Uma vez mais um grupo de fariseus e escribas vem ter com Jesus. Desta vez, sabendo que ele se encontrava no templo rodeado da multidão expectante, trazem-lhe uma mulher apanhada em flagrante adultério.
É uma armadilha, pois tendo sido a mulher apanhada em flagrante delito era normal que trouxessem também o homem com quem se encontrava para também ser julgado. Mas não, o adúltero desapareceu, não o apanharam ou não o quiseram apanhar, ou então querem-no ainda apanhar nesse Jesus que cativa e seduz as multidões. Esta mulher adúltera é assim mais uma vítima da maquinação, é o isco perfeito para apanhar aquele Jesus numa palavra contra a lei e os preceitos de Moisés.
Como habitualmente Jesus não entra nestas disputas, não se sujeita à armadilha de modo a ser apanhado em flagrante, mas sabendo das intenções subjacentes a cada questão e provocação remete os seus interlocutores à lei de Deus e à incoerência das suas vidas face a essa mesma lei.
Neste caso da mulher adúltera, em que tanto ela como ele estão cercados pelo movimento de ódio e de violência, Jesus, perante a questão que lhe colocam, começa a escrever no chão, a rabiscar qualquer palavra ou sinal no pó do chão do templo.

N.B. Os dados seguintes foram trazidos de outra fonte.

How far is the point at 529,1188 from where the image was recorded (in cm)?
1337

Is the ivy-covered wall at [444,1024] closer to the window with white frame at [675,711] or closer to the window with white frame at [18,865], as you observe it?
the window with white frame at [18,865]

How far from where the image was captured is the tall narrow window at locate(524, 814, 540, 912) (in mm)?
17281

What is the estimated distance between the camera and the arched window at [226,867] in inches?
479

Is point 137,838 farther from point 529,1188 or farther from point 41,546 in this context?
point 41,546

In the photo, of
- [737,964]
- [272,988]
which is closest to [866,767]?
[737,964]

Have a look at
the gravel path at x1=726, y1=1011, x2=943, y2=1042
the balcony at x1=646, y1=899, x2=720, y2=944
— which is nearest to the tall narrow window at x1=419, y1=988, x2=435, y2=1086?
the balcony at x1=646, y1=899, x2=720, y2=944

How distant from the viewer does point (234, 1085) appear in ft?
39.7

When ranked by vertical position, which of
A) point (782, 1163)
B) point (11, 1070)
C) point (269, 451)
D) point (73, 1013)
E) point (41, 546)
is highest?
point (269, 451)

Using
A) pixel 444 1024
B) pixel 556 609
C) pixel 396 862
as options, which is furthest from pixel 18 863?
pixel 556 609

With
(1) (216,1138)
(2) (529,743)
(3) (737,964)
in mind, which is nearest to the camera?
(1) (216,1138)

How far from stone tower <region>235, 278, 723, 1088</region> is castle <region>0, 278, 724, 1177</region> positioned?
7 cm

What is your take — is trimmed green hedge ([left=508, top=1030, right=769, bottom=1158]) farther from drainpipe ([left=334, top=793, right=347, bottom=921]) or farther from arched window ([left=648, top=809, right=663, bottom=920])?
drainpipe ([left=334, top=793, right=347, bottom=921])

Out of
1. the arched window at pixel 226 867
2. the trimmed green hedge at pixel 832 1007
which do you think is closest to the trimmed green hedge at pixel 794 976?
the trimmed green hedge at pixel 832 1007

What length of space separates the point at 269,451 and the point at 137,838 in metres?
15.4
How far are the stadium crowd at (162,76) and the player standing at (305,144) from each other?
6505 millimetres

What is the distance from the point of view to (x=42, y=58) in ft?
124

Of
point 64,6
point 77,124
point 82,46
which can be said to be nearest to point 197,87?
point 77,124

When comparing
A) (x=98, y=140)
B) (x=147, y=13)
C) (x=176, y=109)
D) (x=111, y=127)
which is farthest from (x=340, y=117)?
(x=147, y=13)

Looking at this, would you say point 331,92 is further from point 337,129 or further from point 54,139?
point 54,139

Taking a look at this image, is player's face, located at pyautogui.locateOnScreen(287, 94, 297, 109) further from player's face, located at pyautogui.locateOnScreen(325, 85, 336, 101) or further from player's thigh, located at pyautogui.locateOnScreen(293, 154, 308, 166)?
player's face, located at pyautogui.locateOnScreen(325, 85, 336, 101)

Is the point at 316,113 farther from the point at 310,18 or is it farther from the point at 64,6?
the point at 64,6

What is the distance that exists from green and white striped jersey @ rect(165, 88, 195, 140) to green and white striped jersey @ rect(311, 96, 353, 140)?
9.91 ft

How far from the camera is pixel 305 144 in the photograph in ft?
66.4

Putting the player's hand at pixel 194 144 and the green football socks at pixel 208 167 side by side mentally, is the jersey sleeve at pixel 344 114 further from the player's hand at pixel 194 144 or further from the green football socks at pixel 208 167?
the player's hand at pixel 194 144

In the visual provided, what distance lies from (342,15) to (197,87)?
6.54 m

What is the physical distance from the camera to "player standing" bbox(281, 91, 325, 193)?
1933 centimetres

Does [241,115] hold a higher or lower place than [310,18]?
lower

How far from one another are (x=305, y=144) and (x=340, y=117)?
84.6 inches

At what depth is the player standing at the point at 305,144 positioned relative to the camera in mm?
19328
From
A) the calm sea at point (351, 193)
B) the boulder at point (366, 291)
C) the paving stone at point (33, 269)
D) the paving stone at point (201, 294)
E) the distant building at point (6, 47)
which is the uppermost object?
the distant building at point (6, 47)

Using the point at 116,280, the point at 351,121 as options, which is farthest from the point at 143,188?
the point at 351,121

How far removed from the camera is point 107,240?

Um sinal, um gesto silencioso que apenas é quebrado face à insistência de uma resposta por parte do interlocutores. E depois continua a escrever.
Diante da interpelação “quem não tiver pecados que atire a primeira pedra” e àquilo que Jesus escreve no chão, os acusadores da mulher vão saindo, a começar pelos mais velhos, deixando a mulher apenas com Jesus.
Que escreveria Jesus no pó do chão para fazer aqueles homens recuar diante da interpelação do pecado? Que mandamento ou conjura profética poderia ter tal efeito? Ou não seria apenas o gesto de escrever o sinal de maior interpelação, a maior acusação face ao crime que cometiam com a mulher e pretendiam cometer com ele?
São João não nos quis revelar o que Jesus escreveu, o que rabiscou no pó, porque certamente era pouco significativo face ao próprio gesto. Ao escrever no chão com o dedo Jesus assume-se como alguém acima da lei com a qual o queriam julgar, assume-se como o autor dessa lei, da lei dada por Moisés mas primeiramente escrita pelo dedo de Deus nas tábuas de pedra que Moisés trouxe do monte Sinai. É o dedo de Deus que uma vez mais escreve os mandamentos.
E é perante tal acto que os homens se vão retirando, pois descobrem que a lei escrita na pedra ou no pó não lhes está escrita no coração como o profeta Ezequiel tinha profetizado, como Deus desejava do seu povo eleito. O gesto de Jesus revela-lhes assim a infidelidade e incoerência face à lei que tanto defendiam e traziam na boca, mas que não eram capazes de viver.
Neste sentido o gesto de Jesus não pode deixar também de nos interpelar, de nos questionar sobre a forma como vamos inscrevendo no nosso coração a lei de Deus e a partir desse registo vamos procurando vivê-la em cada dia e em cada situação.
Jesus escreve no chão também para nós, para nos alertar sobre a nossa fidelidade, mas também para nos dizer que a sua lei, os seus mandamentos, estão escritos no pó da nossa humanidade, da nossa condição humana, e é aí que temos que os procurar conhecer e viver.
Frei José Carlos,
ResponderEliminarA Meditação que partilha connosco recorda-nos os acontecimentos principais do diálogo de Jesus com o grupo de fariseus e escribas e com a mulher adúltera segundo o Evangelho de S. João (8,6) e o significado desta narrativa para os vários intervenientes e também para nós. E como nos afirma no texto ...” Jesus escreve no chão também para nós, para nos alertar sobre a nossa fidelidade, mas também para nos dizer que a sua lei, os seus mandamentos, estão escritos no pó da nossa humanidade, da nossa condição humana, e é aí que temos que os procurar conhecer e viver.”
Encontramos no gesto de Jesus o amor misericordioso de Deus, perdoando a mulher. Porém, lembra-lhe a necessidade de assumir um compromisso, dizendo-lhe que não volte a pecar.
Ao reconhecer-nos pecadores, peçamos a graça do amor e do perdão de Deus.
Obrigada pela partilha deste texto profundo, simples e que ilustrou com tanta beleza. Bem haja Frei José Carlos.